━━ EXCERPTED PASSAGE

The child of me is super excited for it, and the adult of me is nervous about it. Balancing these energies.


Clues and Guidance: Cupcake. Annie the musical. Mulan. Stitch. Boundaries. Diving timing. Trust. Devotion. Panther. Religion inside spirituality inside consciousness. Five layers of consciousness. Bliss body connection with emotional body. Power rangers team. Wizard of Oz. Peter Pan. Twin towers. Witch. Past life regression. Superpowers.


The times I manifested, I already knew it would happen before it did - a play, speech contest, art contest, etc. The times in which I was disappointed with results were due to the influence of my parents. The key is to not opting into belief systems which are not conducive to one's growth. Our inner child is the guardian of our superpowers.


As a child, I was naturally super confident. Before trauma could settle in fully, I basically lived as if I ran the world.


My inclination to experience rapid, heightened nervous tension, paired with the tendency to hold my breath unconsciously, comes from years of violence. This is the most difficult thing for me personally to work on. Part of me tries to pretend like it didn't happen. Another part of me pretends like I'm fully healed from it, when it's layers upon layers of healing. I know that this is what I'm being called to go deep with.


Whenever this nervous energy comes about, it forces me to look at it square in the face. If nothing else could silence me as a child, physical harm became the option. And it was often. I used to get my head slammed into the wall whenever I talked back, which may explain the short-term memory loss. Funny that Dory was my high school class mascot.


I'm thankful to have been the outlet for my parents who did not know how to manage the financial and emotional stress of being parents. They were, and are, my greatest challenges, the tests from which I passed to come into unconditional love. They already know that I have forgiven them in my own heart because I told them so. But they still deny some parts, which means that they have not fully forgiven themselves. I'm coming to accept that they may never come into their own acceptance.


The vast majority of arguments was me demanding that I should be treated better, and that they are not treating me as fairly as they are treating the other sisters. The parents relied on the older sister to be responsible, so she tattle-taled on me often. The younger sister learned that, if she could push my buttons enough for me to react, she could run to the parents and get me in trouble. The concerning thing is that she usually did that with a smile on her face. You know you're living in a toxic environment when your younger sister plots your punishment for her own amusement.


I'm not kidding when I tell you that I was mostly alone and in my room. I learned to be an expert at silent-crying.


I'm coming to accept that my family may never truly know how damaging the abuse was. Choosing to realize this would mean that they would have to relook at the years of narrative that they've constructed for themselves. Most people aren't willing to do that.


We can't be shy around this topic if we want to continue on this spiritual journey. This is what's holding many people back from their greatest potential.


Hatred, jealousy, judgment, disdain - they're all still forms of love. Distorted, but the indicator of love is passion. I know that my family loves me as I love them. And, they can play out Jesus (Yeshua) in their lives, too. It's the whole point of christ consciousness. Christ embodiment.


What truly is important is who we choose to surround ourselves with - the people who support us as we evolve, and who may even come with us, or are on a similar path.


I enjoy being around people who recognize the christ within themselves as they recognize the christ within me, as I recognize the christ within myself.


This nervousness does not feel like mine. I'm picking up on other people's energies. I'm hearing a few names. Two winks.


Be okay with being around people with different vocations. Are they in their heart, or not? That is the distinction. Break mental constructs.


I have only been drinking liquids today, with the exception of a fourth of a raw, white onion. White onions taste rather good raw.


I am going to continue practicing to listen to my inner child.


While writing this, I felt like a heavy hand was grasping my heart, but it's now gone.

━━━━

Print the journal passage on childhood and the inner child from "We can't be" up to and including "consciousness. Christ embodiment.", without changing a word.

━━ INFORMATION GIVEN

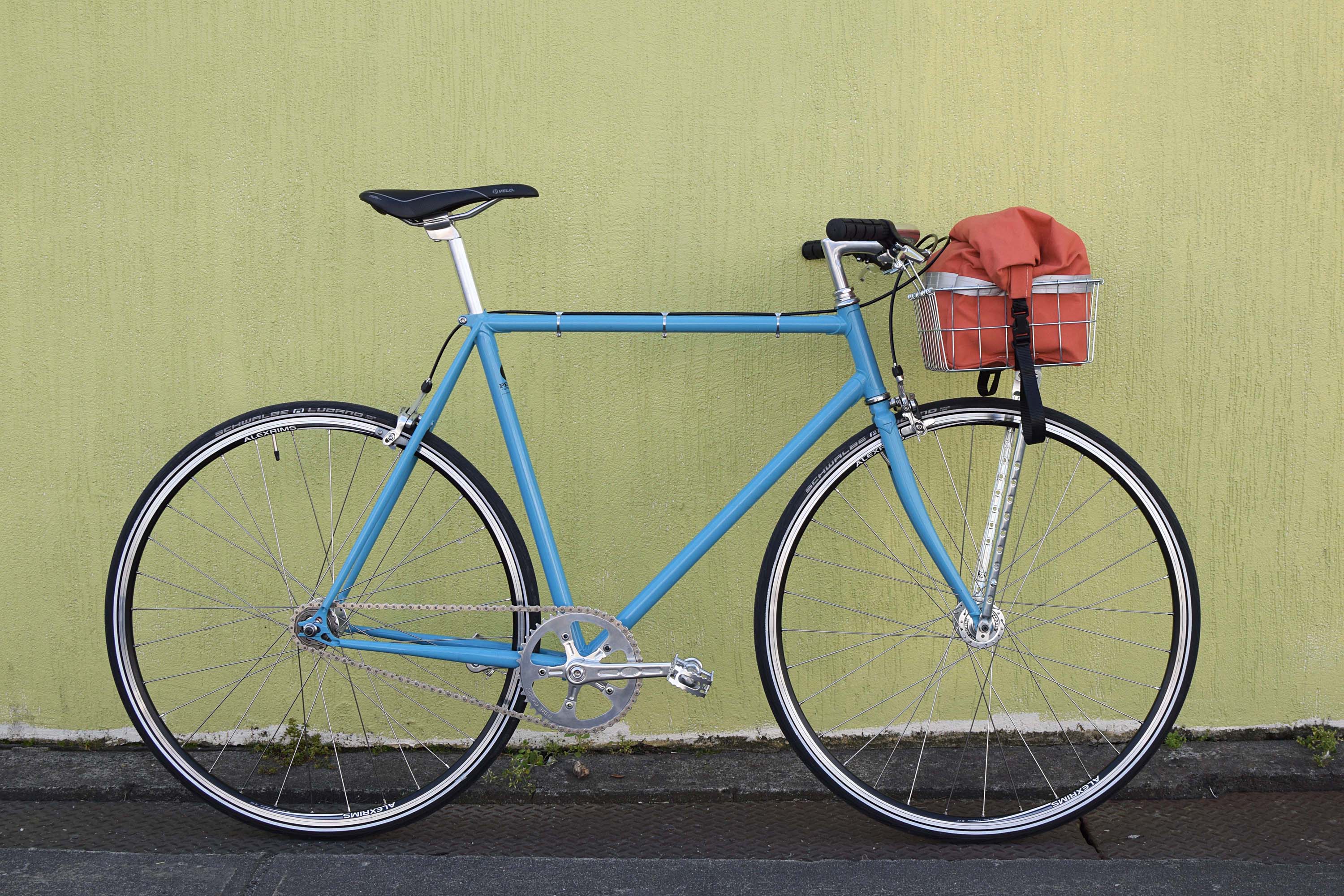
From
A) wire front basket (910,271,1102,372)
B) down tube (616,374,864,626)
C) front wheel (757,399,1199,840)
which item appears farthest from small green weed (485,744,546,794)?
wire front basket (910,271,1102,372)

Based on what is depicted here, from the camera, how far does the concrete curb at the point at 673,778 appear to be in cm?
283

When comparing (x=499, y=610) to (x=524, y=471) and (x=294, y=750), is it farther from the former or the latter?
(x=294, y=750)

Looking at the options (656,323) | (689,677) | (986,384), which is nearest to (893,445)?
(986,384)

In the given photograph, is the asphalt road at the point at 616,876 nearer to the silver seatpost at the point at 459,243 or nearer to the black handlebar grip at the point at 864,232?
the silver seatpost at the point at 459,243

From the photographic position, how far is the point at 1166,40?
9.23 ft

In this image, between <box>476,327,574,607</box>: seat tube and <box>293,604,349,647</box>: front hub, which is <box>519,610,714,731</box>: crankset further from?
<box>293,604,349,647</box>: front hub

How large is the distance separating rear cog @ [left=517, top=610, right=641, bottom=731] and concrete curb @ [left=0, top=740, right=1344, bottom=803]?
0.50 meters

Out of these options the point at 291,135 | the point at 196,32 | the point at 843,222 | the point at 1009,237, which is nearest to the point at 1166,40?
the point at 1009,237

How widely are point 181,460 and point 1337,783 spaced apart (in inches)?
128

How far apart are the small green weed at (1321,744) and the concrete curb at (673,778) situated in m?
0.02

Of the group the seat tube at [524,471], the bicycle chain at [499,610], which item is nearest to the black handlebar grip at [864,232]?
the seat tube at [524,471]

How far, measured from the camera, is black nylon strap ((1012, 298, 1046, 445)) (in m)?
2.25

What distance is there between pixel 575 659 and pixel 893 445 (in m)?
0.94

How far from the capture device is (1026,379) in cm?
229
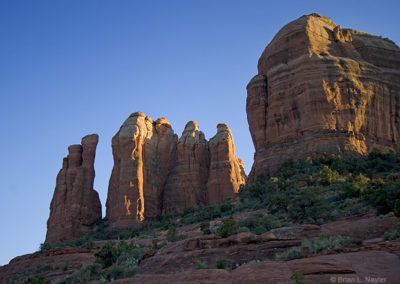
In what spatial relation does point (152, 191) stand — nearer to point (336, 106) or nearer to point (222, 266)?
point (336, 106)

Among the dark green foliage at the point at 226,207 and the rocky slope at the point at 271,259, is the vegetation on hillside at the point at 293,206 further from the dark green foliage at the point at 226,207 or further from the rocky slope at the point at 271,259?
the rocky slope at the point at 271,259

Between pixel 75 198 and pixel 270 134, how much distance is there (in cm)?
2333

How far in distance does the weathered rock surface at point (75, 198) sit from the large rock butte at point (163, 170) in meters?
2.51

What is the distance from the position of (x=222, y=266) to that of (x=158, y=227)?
33623 millimetres

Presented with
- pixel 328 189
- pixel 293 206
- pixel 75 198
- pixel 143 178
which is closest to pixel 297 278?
pixel 293 206

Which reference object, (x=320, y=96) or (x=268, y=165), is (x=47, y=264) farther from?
(x=320, y=96)

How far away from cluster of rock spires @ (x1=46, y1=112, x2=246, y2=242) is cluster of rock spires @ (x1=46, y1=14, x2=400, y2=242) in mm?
121

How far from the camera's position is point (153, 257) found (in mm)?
18953

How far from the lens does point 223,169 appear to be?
55.6m

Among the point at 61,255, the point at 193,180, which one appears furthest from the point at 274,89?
the point at 61,255

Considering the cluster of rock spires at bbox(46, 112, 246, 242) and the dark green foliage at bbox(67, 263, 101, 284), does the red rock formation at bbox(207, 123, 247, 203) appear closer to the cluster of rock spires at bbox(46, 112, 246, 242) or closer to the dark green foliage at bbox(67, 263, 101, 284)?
the cluster of rock spires at bbox(46, 112, 246, 242)

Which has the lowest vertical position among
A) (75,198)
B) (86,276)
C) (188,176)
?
(86,276)

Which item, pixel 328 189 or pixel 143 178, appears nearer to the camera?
pixel 328 189

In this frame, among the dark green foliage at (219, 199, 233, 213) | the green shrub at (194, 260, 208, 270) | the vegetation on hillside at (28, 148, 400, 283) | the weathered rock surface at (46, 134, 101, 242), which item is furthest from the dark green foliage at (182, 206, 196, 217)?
the green shrub at (194, 260, 208, 270)
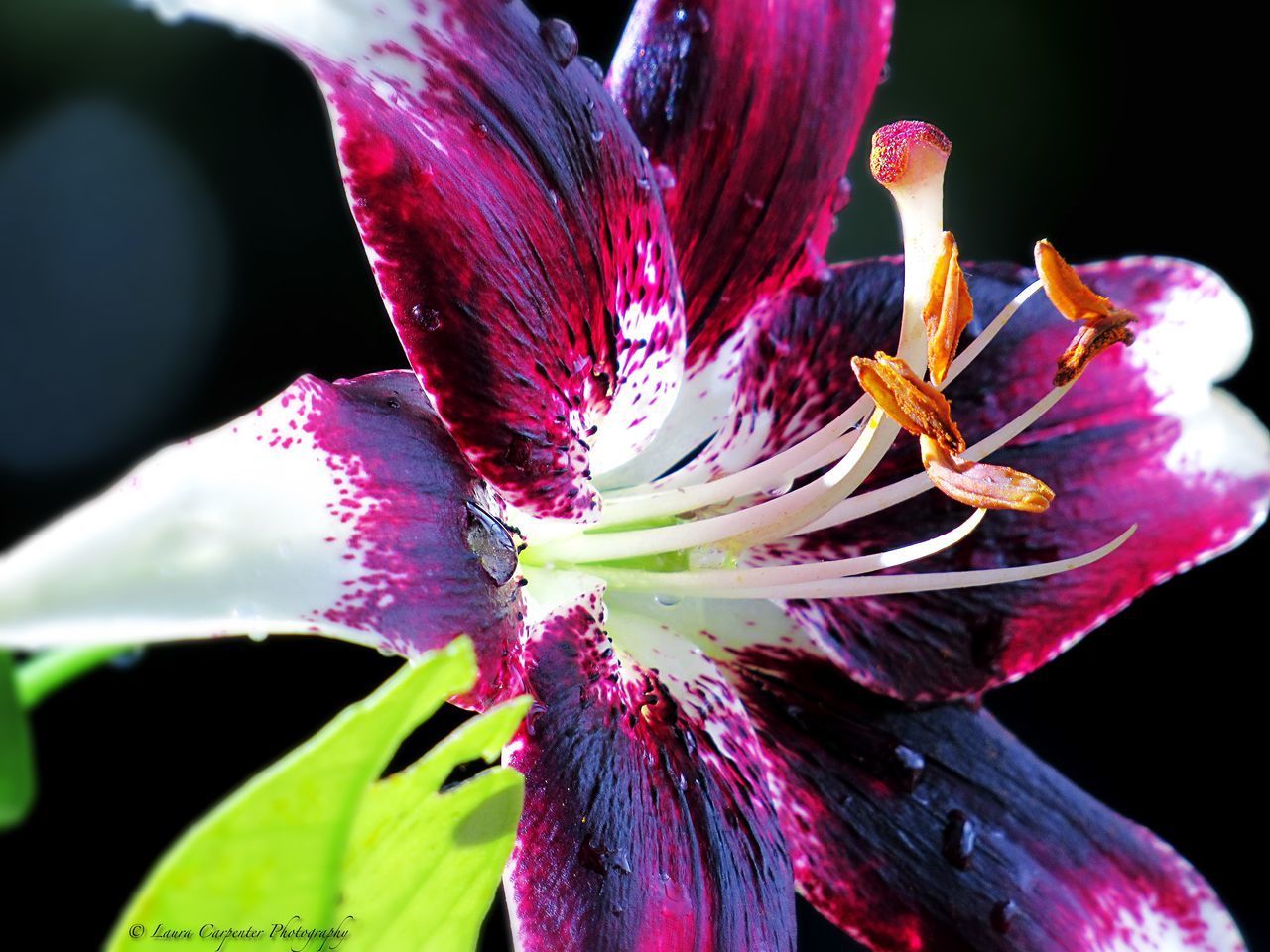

━━━━

**TASK RESPONSE:**
We can't be shy around this topic if we want to continue on this spiritual journey. This is what's holding many people back from their greatest potential.


Hatred, jealousy, judgment, disdain - they're all still forms of love. Distorted, but the indicator of love is passion. I know that my family loves me as I love them. And, they can play out Jesus (Yeshua) in their lives, too. It's the whole point of christ consciousness. Christ embodiment.